--- Extract provided ---
They say that if you can really up the ante in the last few overs of the first innings of a T20 match, it can really deflate the opposition, and stick the momentum firmly on your side.

Sam Curran's 24-ball 55 not out, including 22 runs in the last over, bowled by Harry Gurney, certainly made Kings XI the happier side at the break, and Knight Riders needed a start frenetic enough to snatch that momentum back, and away. Enter Chris Lynn, and in 22 Powerplay deliveries, he had put the pressure right back on Kings XI.

He started quietly enough, but then got stuck into young Arshdeep Singh, taking three fours in the fourth over of the chase, and then hit R Ashwin for a four and a six in the fifth, and Andrew Tye for a six and four in the sixth before falling off the last ball of the Powerplay.

The 46 he scored was also his best Powerplay performance this season - comfortably topping the 38 he had scored in 26 balls against Chennai Super Kings in Kolkata - both in terms of runs scored and strike rate.

Gill at 'home' at the top of the innings

We go back to Andre Russell saying the other day, that Knight Riders "have a good team", but were "making bad decisions". That's when the team was in the middle of a win-drought. A change in the script, winning a match they had to win to stay in the running for a playoff spot does make it seem like some good decisions were taken, and we think one of them was in not being predictable.

  • Sticking with Sandeep Warrier instead of Prasidh Krishna, who had done well in patches but had been really expensive in his last few games

  • Shubman Gill opening the innings on a ground he is very familiar with turned out to be a masterstroke. Not that Gill hadn't opened before in IPL 2019 - he had thrice before, and now has three fifties in four innings at the top - but the temptation must have been to go with Sunil Narine after Kings XI put up 183 for 6. Knight Riders went with Gill, and were rewarded with a 49-ball unbeaten 65, the 19-year-old batting through the innings to take the team home.

  • Russell was again given a lot of balls to face, having been sent in at No. 4 midway through the 11th over. It showed intent on the part of Knight Riders, an example of the team learning from its earlier mistakes, and the 24 he struck in 14 balls went some distance in helping them win with two overs to spare and boost their net run rate.

    Curran picks his targets, and spots

    Curran's 55 not out off 24 balls was his first really significant innings in the IPL, and his performance suggested that he had learnt from his previous six outings with the bat.

    He had been out twice to the variations of legspinner Sandeep Lamichanne, in Kings XI's two games against Delhi Capitals, so he wisely played Knight Riders' leggie, Piyush Chawla, cautiously. He had also struggled against Royal Challengers Bangalore offspinner Moeen Ali, trying to hit the ball square of the pitch before missing a reverse sweep and being trapped lbw.

    Against Knight Riders' Sunil Narine, Curran looked to hit straight, getting both his boundaries in the long-on region. He went straight against the seamers too but mixed it up with some shots to fine leg.
--- Listing ---
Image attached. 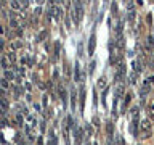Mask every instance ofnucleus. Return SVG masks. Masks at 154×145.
<instances>
[{
	"label": "nucleus",
	"mask_w": 154,
	"mask_h": 145,
	"mask_svg": "<svg viewBox=\"0 0 154 145\" xmlns=\"http://www.w3.org/2000/svg\"><path fill=\"white\" fill-rule=\"evenodd\" d=\"M82 16H84V7H82V3H75L74 5V11H72V19H74V23L79 24Z\"/></svg>",
	"instance_id": "nucleus-2"
},
{
	"label": "nucleus",
	"mask_w": 154,
	"mask_h": 145,
	"mask_svg": "<svg viewBox=\"0 0 154 145\" xmlns=\"http://www.w3.org/2000/svg\"><path fill=\"white\" fill-rule=\"evenodd\" d=\"M42 103L45 105V106L48 105V97H47V94H43V97H42Z\"/></svg>",
	"instance_id": "nucleus-27"
},
{
	"label": "nucleus",
	"mask_w": 154,
	"mask_h": 145,
	"mask_svg": "<svg viewBox=\"0 0 154 145\" xmlns=\"http://www.w3.org/2000/svg\"><path fill=\"white\" fill-rule=\"evenodd\" d=\"M130 100H132V97H130V94L124 97V105H122V113H125V110H127V106H128V103H130Z\"/></svg>",
	"instance_id": "nucleus-14"
},
{
	"label": "nucleus",
	"mask_w": 154,
	"mask_h": 145,
	"mask_svg": "<svg viewBox=\"0 0 154 145\" xmlns=\"http://www.w3.org/2000/svg\"><path fill=\"white\" fill-rule=\"evenodd\" d=\"M125 45V42H124V37H117V48L119 50H122Z\"/></svg>",
	"instance_id": "nucleus-20"
},
{
	"label": "nucleus",
	"mask_w": 154,
	"mask_h": 145,
	"mask_svg": "<svg viewBox=\"0 0 154 145\" xmlns=\"http://www.w3.org/2000/svg\"><path fill=\"white\" fill-rule=\"evenodd\" d=\"M8 102H7V98H0V113L2 114H5L8 111Z\"/></svg>",
	"instance_id": "nucleus-10"
},
{
	"label": "nucleus",
	"mask_w": 154,
	"mask_h": 145,
	"mask_svg": "<svg viewBox=\"0 0 154 145\" xmlns=\"http://www.w3.org/2000/svg\"><path fill=\"white\" fill-rule=\"evenodd\" d=\"M71 108L75 110V92L72 90V95H71Z\"/></svg>",
	"instance_id": "nucleus-21"
},
{
	"label": "nucleus",
	"mask_w": 154,
	"mask_h": 145,
	"mask_svg": "<svg viewBox=\"0 0 154 145\" xmlns=\"http://www.w3.org/2000/svg\"><path fill=\"white\" fill-rule=\"evenodd\" d=\"M117 140H119V145H124V139L122 137H117Z\"/></svg>",
	"instance_id": "nucleus-33"
},
{
	"label": "nucleus",
	"mask_w": 154,
	"mask_h": 145,
	"mask_svg": "<svg viewBox=\"0 0 154 145\" xmlns=\"http://www.w3.org/2000/svg\"><path fill=\"white\" fill-rule=\"evenodd\" d=\"M3 47H5V42H3V39L0 37V50H3Z\"/></svg>",
	"instance_id": "nucleus-30"
},
{
	"label": "nucleus",
	"mask_w": 154,
	"mask_h": 145,
	"mask_svg": "<svg viewBox=\"0 0 154 145\" xmlns=\"http://www.w3.org/2000/svg\"><path fill=\"white\" fill-rule=\"evenodd\" d=\"M149 110H151V111H152V110H154V100H152V102H151V103H149Z\"/></svg>",
	"instance_id": "nucleus-32"
},
{
	"label": "nucleus",
	"mask_w": 154,
	"mask_h": 145,
	"mask_svg": "<svg viewBox=\"0 0 154 145\" xmlns=\"http://www.w3.org/2000/svg\"><path fill=\"white\" fill-rule=\"evenodd\" d=\"M2 7H3V3H2V2H0V8H2Z\"/></svg>",
	"instance_id": "nucleus-34"
},
{
	"label": "nucleus",
	"mask_w": 154,
	"mask_h": 145,
	"mask_svg": "<svg viewBox=\"0 0 154 145\" xmlns=\"http://www.w3.org/2000/svg\"><path fill=\"white\" fill-rule=\"evenodd\" d=\"M124 90H125V85H124V84H119V85H117V89H116L114 98H117V100H119V98H122V97H124V94H125Z\"/></svg>",
	"instance_id": "nucleus-8"
},
{
	"label": "nucleus",
	"mask_w": 154,
	"mask_h": 145,
	"mask_svg": "<svg viewBox=\"0 0 154 145\" xmlns=\"http://www.w3.org/2000/svg\"><path fill=\"white\" fill-rule=\"evenodd\" d=\"M10 87V84H8V81L5 79V77H2V79H0V89H3V90H7Z\"/></svg>",
	"instance_id": "nucleus-16"
},
{
	"label": "nucleus",
	"mask_w": 154,
	"mask_h": 145,
	"mask_svg": "<svg viewBox=\"0 0 154 145\" xmlns=\"http://www.w3.org/2000/svg\"><path fill=\"white\" fill-rule=\"evenodd\" d=\"M140 129L144 130V134H143V139H148L149 135H151V129H152V123H151V119H148V118H144L140 121Z\"/></svg>",
	"instance_id": "nucleus-1"
},
{
	"label": "nucleus",
	"mask_w": 154,
	"mask_h": 145,
	"mask_svg": "<svg viewBox=\"0 0 154 145\" xmlns=\"http://www.w3.org/2000/svg\"><path fill=\"white\" fill-rule=\"evenodd\" d=\"M74 137H75V140H77V143H80L82 142V129L80 127H74Z\"/></svg>",
	"instance_id": "nucleus-13"
},
{
	"label": "nucleus",
	"mask_w": 154,
	"mask_h": 145,
	"mask_svg": "<svg viewBox=\"0 0 154 145\" xmlns=\"http://www.w3.org/2000/svg\"><path fill=\"white\" fill-rule=\"evenodd\" d=\"M104 87H106V77L101 76L98 79V89H104Z\"/></svg>",
	"instance_id": "nucleus-17"
},
{
	"label": "nucleus",
	"mask_w": 154,
	"mask_h": 145,
	"mask_svg": "<svg viewBox=\"0 0 154 145\" xmlns=\"http://www.w3.org/2000/svg\"><path fill=\"white\" fill-rule=\"evenodd\" d=\"M138 119H132V123H130V132H132L133 135H137V130H138Z\"/></svg>",
	"instance_id": "nucleus-11"
},
{
	"label": "nucleus",
	"mask_w": 154,
	"mask_h": 145,
	"mask_svg": "<svg viewBox=\"0 0 154 145\" xmlns=\"http://www.w3.org/2000/svg\"><path fill=\"white\" fill-rule=\"evenodd\" d=\"M10 7H11V10H21L23 8V3H19V2H10Z\"/></svg>",
	"instance_id": "nucleus-18"
},
{
	"label": "nucleus",
	"mask_w": 154,
	"mask_h": 145,
	"mask_svg": "<svg viewBox=\"0 0 154 145\" xmlns=\"http://www.w3.org/2000/svg\"><path fill=\"white\" fill-rule=\"evenodd\" d=\"M60 55V42H55V58H58Z\"/></svg>",
	"instance_id": "nucleus-23"
},
{
	"label": "nucleus",
	"mask_w": 154,
	"mask_h": 145,
	"mask_svg": "<svg viewBox=\"0 0 154 145\" xmlns=\"http://www.w3.org/2000/svg\"><path fill=\"white\" fill-rule=\"evenodd\" d=\"M53 13H55V19H61L63 11H61V8H60V7H53Z\"/></svg>",
	"instance_id": "nucleus-15"
},
{
	"label": "nucleus",
	"mask_w": 154,
	"mask_h": 145,
	"mask_svg": "<svg viewBox=\"0 0 154 145\" xmlns=\"http://www.w3.org/2000/svg\"><path fill=\"white\" fill-rule=\"evenodd\" d=\"M11 58H10V55L8 53H5V55H2L0 56V68H2L3 71H7V69H10V66H11Z\"/></svg>",
	"instance_id": "nucleus-4"
},
{
	"label": "nucleus",
	"mask_w": 154,
	"mask_h": 145,
	"mask_svg": "<svg viewBox=\"0 0 154 145\" xmlns=\"http://www.w3.org/2000/svg\"><path fill=\"white\" fill-rule=\"evenodd\" d=\"M27 121L31 123V126H35V118H34L32 114H29V116H27Z\"/></svg>",
	"instance_id": "nucleus-24"
},
{
	"label": "nucleus",
	"mask_w": 154,
	"mask_h": 145,
	"mask_svg": "<svg viewBox=\"0 0 154 145\" xmlns=\"http://www.w3.org/2000/svg\"><path fill=\"white\" fill-rule=\"evenodd\" d=\"M112 130H114V126H112V123H108V134L111 135V134H112Z\"/></svg>",
	"instance_id": "nucleus-26"
},
{
	"label": "nucleus",
	"mask_w": 154,
	"mask_h": 145,
	"mask_svg": "<svg viewBox=\"0 0 154 145\" xmlns=\"http://www.w3.org/2000/svg\"><path fill=\"white\" fill-rule=\"evenodd\" d=\"M21 95V90H19V87H14V97H19Z\"/></svg>",
	"instance_id": "nucleus-28"
},
{
	"label": "nucleus",
	"mask_w": 154,
	"mask_h": 145,
	"mask_svg": "<svg viewBox=\"0 0 154 145\" xmlns=\"http://www.w3.org/2000/svg\"><path fill=\"white\" fill-rule=\"evenodd\" d=\"M124 77H125V63H124V60H122V61H119V65H117V71H116V81H117V82H122Z\"/></svg>",
	"instance_id": "nucleus-3"
},
{
	"label": "nucleus",
	"mask_w": 154,
	"mask_h": 145,
	"mask_svg": "<svg viewBox=\"0 0 154 145\" xmlns=\"http://www.w3.org/2000/svg\"><path fill=\"white\" fill-rule=\"evenodd\" d=\"M3 34H5V26L0 24V36H3Z\"/></svg>",
	"instance_id": "nucleus-31"
},
{
	"label": "nucleus",
	"mask_w": 154,
	"mask_h": 145,
	"mask_svg": "<svg viewBox=\"0 0 154 145\" xmlns=\"http://www.w3.org/2000/svg\"><path fill=\"white\" fill-rule=\"evenodd\" d=\"M138 145H140V143H138Z\"/></svg>",
	"instance_id": "nucleus-35"
},
{
	"label": "nucleus",
	"mask_w": 154,
	"mask_h": 145,
	"mask_svg": "<svg viewBox=\"0 0 154 145\" xmlns=\"http://www.w3.org/2000/svg\"><path fill=\"white\" fill-rule=\"evenodd\" d=\"M144 69V60H143V56L140 55L138 58H137V61H135V71L137 72H141Z\"/></svg>",
	"instance_id": "nucleus-6"
},
{
	"label": "nucleus",
	"mask_w": 154,
	"mask_h": 145,
	"mask_svg": "<svg viewBox=\"0 0 154 145\" xmlns=\"http://www.w3.org/2000/svg\"><path fill=\"white\" fill-rule=\"evenodd\" d=\"M82 76L80 74V65H79V61H75V65H74V81H82Z\"/></svg>",
	"instance_id": "nucleus-7"
},
{
	"label": "nucleus",
	"mask_w": 154,
	"mask_h": 145,
	"mask_svg": "<svg viewBox=\"0 0 154 145\" xmlns=\"http://www.w3.org/2000/svg\"><path fill=\"white\" fill-rule=\"evenodd\" d=\"M14 123H16L18 126H23V114L18 113L16 116H14Z\"/></svg>",
	"instance_id": "nucleus-19"
},
{
	"label": "nucleus",
	"mask_w": 154,
	"mask_h": 145,
	"mask_svg": "<svg viewBox=\"0 0 154 145\" xmlns=\"http://www.w3.org/2000/svg\"><path fill=\"white\" fill-rule=\"evenodd\" d=\"M45 36H47V32H45V31H43V32H40V36H38L37 39H38V40H42V39H43V37H45Z\"/></svg>",
	"instance_id": "nucleus-29"
},
{
	"label": "nucleus",
	"mask_w": 154,
	"mask_h": 145,
	"mask_svg": "<svg viewBox=\"0 0 154 145\" xmlns=\"http://www.w3.org/2000/svg\"><path fill=\"white\" fill-rule=\"evenodd\" d=\"M3 77H5V79H7V81H13V79H18V76H16V72H14L13 69H7V71H5L3 72Z\"/></svg>",
	"instance_id": "nucleus-9"
},
{
	"label": "nucleus",
	"mask_w": 154,
	"mask_h": 145,
	"mask_svg": "<svg viewBox=\"0 0 154 145\" xmlns=\"http://www.w3.org/2000/svg\"><path fill=\"white\" fill-rule=\"evenodd\" d=\"M19 47H21V44H19V42H11V45H10V48H11L13 52L16 50V48H19Z\"/></svg>",
	"instance_id": "nucleus-22"
},
{
	"label": "nucleus",
	"mask_w": 154,
	"mask_h": 145,
	"mask_svg": "<svg viewBox=\"0 0 154 145\" xmlns=\"http://www.w3.org/2000/svg\"><path fill=\"white\" fill-rule=\"evenodd\" d=\"M95 66H96V63H95V61H91V63H90V68H88L90 74H93V71H95Z\"/></svg>",
	"instance_id": "nucleus-25"
},
{
	"label": "nucleus",
	"mask_w": 154,
	"mask_h": 145,
	"mask_svg": "<svg viewBox=\"0 0 154 145\" xmlns=\"http://www.w3.org/2000/svg\"><path fill=\"white\" fill-rule=\"evenodd\" d=\"M84 105H85V87H80V111H84Z\"/></svg>",
	"instance_id": "nucleus-12"
},
{
	"label": "nucleus",
	"mask_w": 154,
	"mask_h": 145,
	"mask_svg": "<svg viewBox=\"0 0 154 145\" xmlns=\"http://www.w3.org/2000/svg\"><path fill=\"white\" fill-rule=\"evenodd\" d=\"M87 48H88V53H90V55H93V53H95V48H96V36H95V32L90 36V39H88V47H87Z\"/></svg>",
	"instance_id": "nucleus-5"
}]
</instances>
---
## Set problem 1
According to the match report, how many runs did Sam Curran take in the last over of the Kings XI innings?
## Set problem 2
Pick up the match report where it stops and continue it.

## Task answer 1
22 runs

## Task answer 2
    His reading of the slower balls was impressive. Against Mumbai Indians, he had fallen to a Jasprit Bumrah slower ball, but here, he anticipated a short slower one from Russell, walked across his stumps and slapped the ball to fine leg, and then, in the final over, waited on a Harry Gurney slower one and hit it down the ground for six.

    Pooran - a better No. 4 than Miller?

    David Miller is not the best batsman against spin. He doesn't get out to spinners too often, but since 2017, his strike rate against spinners - in all T20s - has been 116.83. Nicholas Pooran, in contrast, has scored at 139.33 against spinners in the same period. The sample size in Pooran's case is smaller than Miller's though.

    As a result, Pooran, especially against a team like Kolkata Knight Riders, was Kings XI's choice for No. 4 ahead of Miller, as he showed with a 27-ball 48 before toe-ending Nitish Rana to the midwicket fence. Miller was left on the bench for the game.

    Before this game, in his IPL 2019 appearances, Pooran had batted at No. 4 only once, in the last game against Sunrisers Hyderabad, and had scored a 10-ball 21. This time, he was even better. He hit Piyush Chawla for a six and a four in the eighth over, and another six in the tenth over, but was quiet against Sunil Narine - remember that maiden Super Over Narine bowled to Pooran in the 2014 Caribbean Premier League?

    Miller has had an underwhelming tournament, with 213 runs in 10 outings, with an average of 26.62 and strike rate of 129.87. Pooran might have done enough in his latest innings to keep that No. 4 spot for himself in whatever matches Kings XI Punjab have left in the tournament.

    When you're not happy and you know it, wave your hand

    It was interesting to see Dinesh Karthik looking a lot more animated than he usually is soon after the Powerplay. A meltdown, we called it on our ball-by-ball coverage, and it certainly looked like it, Karthik waving his gloved hands about and - from the looks of it - letting it rip. He even gave his team an animated talk during the strategic time out.

    What it was about, we didn't know at the time. Was it about the murmurings of discontent in the ranks that we have been talking about?

    Karthik answered it after the game, saying, "I wasn't too happy with the way the fielders and bowlers were doing, the body language. The kind of things I didn't expect from them. So I thought I'd let the boys know what I felt about it."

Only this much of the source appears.